Havacılık ve Uzay Alanında Nanoteknoloji
Nanoteknolojinin dahil olduğu alan tabii ki de sadece bilgisayarlarla sınırlı değil. Birçok alanda kendine yer bulan nanoteknoloji, havacılık ve uzay alanında da büyük öneme sahip. Günümüzdeki uçaklar sürtünme kuvvetine ve ısıya karşı dirençli ve olabildiğince hafif olmak zorunda. Bu konuda bilindik üretim teknikleri ve teknolojik malzemeler de bir yerden sonra istenileni vermemeye başladı. Nanoteknoloji sayesinde havacılık ve uzay sanayisinde oldukça hafif ve aynı zamanda sürtünme kuvvetinin oluşturduğu etkilere karşı dayanıklı araçlar üretilebiliyor.

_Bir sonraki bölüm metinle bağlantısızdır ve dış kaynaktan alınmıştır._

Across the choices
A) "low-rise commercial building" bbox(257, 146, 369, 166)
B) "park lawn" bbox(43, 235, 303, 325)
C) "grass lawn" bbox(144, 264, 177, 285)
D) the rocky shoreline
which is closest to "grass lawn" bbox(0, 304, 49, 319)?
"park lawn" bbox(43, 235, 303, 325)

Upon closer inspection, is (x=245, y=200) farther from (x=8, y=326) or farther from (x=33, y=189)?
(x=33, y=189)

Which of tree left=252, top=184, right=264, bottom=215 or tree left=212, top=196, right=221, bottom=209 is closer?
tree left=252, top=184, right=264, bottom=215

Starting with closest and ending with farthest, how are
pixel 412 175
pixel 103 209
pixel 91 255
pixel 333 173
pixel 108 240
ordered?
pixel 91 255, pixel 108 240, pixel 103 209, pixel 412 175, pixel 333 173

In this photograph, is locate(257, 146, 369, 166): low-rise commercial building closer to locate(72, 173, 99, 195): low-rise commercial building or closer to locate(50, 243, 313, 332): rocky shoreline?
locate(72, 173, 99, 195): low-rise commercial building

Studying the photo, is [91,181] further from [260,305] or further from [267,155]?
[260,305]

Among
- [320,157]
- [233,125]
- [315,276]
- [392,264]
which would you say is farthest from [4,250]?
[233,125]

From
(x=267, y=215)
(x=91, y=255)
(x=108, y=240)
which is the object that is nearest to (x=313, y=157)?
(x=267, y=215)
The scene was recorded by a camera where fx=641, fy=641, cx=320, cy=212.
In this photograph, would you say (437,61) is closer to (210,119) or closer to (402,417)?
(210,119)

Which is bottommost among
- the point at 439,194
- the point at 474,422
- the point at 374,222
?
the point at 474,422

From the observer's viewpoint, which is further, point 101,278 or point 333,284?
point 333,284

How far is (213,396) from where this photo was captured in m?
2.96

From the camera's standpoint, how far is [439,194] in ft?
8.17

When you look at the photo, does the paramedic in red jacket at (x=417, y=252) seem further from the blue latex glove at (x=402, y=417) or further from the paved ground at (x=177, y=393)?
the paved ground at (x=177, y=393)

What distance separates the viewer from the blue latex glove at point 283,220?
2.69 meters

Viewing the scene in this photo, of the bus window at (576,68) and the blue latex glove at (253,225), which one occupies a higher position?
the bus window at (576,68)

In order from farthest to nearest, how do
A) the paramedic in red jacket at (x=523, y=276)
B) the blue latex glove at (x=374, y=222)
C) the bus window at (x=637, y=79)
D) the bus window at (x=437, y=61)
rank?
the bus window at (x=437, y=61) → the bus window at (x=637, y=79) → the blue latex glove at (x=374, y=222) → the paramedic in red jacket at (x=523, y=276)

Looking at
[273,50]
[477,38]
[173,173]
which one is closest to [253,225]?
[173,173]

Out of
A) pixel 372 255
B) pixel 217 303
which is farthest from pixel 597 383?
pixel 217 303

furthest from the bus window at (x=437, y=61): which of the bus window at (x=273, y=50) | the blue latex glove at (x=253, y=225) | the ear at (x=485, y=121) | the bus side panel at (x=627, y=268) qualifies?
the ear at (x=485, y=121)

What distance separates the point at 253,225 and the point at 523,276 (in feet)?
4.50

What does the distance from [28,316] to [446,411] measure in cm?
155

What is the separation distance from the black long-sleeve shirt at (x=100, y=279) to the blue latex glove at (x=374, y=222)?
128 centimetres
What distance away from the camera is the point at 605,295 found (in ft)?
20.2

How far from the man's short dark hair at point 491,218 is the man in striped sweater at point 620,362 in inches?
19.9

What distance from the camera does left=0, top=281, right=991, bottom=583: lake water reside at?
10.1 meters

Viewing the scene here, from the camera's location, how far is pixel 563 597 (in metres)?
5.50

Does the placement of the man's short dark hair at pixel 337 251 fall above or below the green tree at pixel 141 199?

Bunlar arasında; uzaya gönderilen araçlar, savaş ve yolcu uçakları da yer almakta.
Tıp Sektöründe Nanoteknoloji
Nanoteknolojinin ulaştığı boyutları yukarıda da sizlere belirtmiştik. Tıp dünyasında son zamanlarda nanoteknolojinin minimal yapısı ile programlanmış haplar üretilmesi gündemde. Böylece hap yutulduktan sonra bütün vücuda yayılması önlenecek ve sadece hastalığın bulunduğu bölgeye etki edecek. Ayrıca bu ilaçların kimyasal yapısına göre ilaçlar nanoteknoloji ile biçimlendirilecek. Ayrıca mikroskobik büyüklükte robotlar yapılıp ölümcül hastalıkların tedavisinde kullanılması da planlanıyor. Kanser hastalarında tümörlerin alınması bakımından diğer tedavi yöntemlerine göre ve özellikle kemoterapiye kıyasla oldukça umut vadediyor. Şırıngaya doldurulacak olan nanoteknolojik robotlu ilaçlar, insan vücuduna enjekte edildikten sonra kanserli bölgeyi tedavi edebilir veya tümörleri besleyen damarları kapatabilirler.
Bu yazımızda sizlere nanoteknoloji nedir sorusunu cevapladık ve kullanıldığı alanları listeledik. Elbette nanoteknolojinin kullanıldığı alanları yukarıda yazılanlarla sınırlayamayız. İnşaat, silah endüstrisi, araba endüstrisi ve enerji endüstrisi alanında kendine yer buluyor ve diğer alanlarda da hiç şüphe yok ki bulacaktır.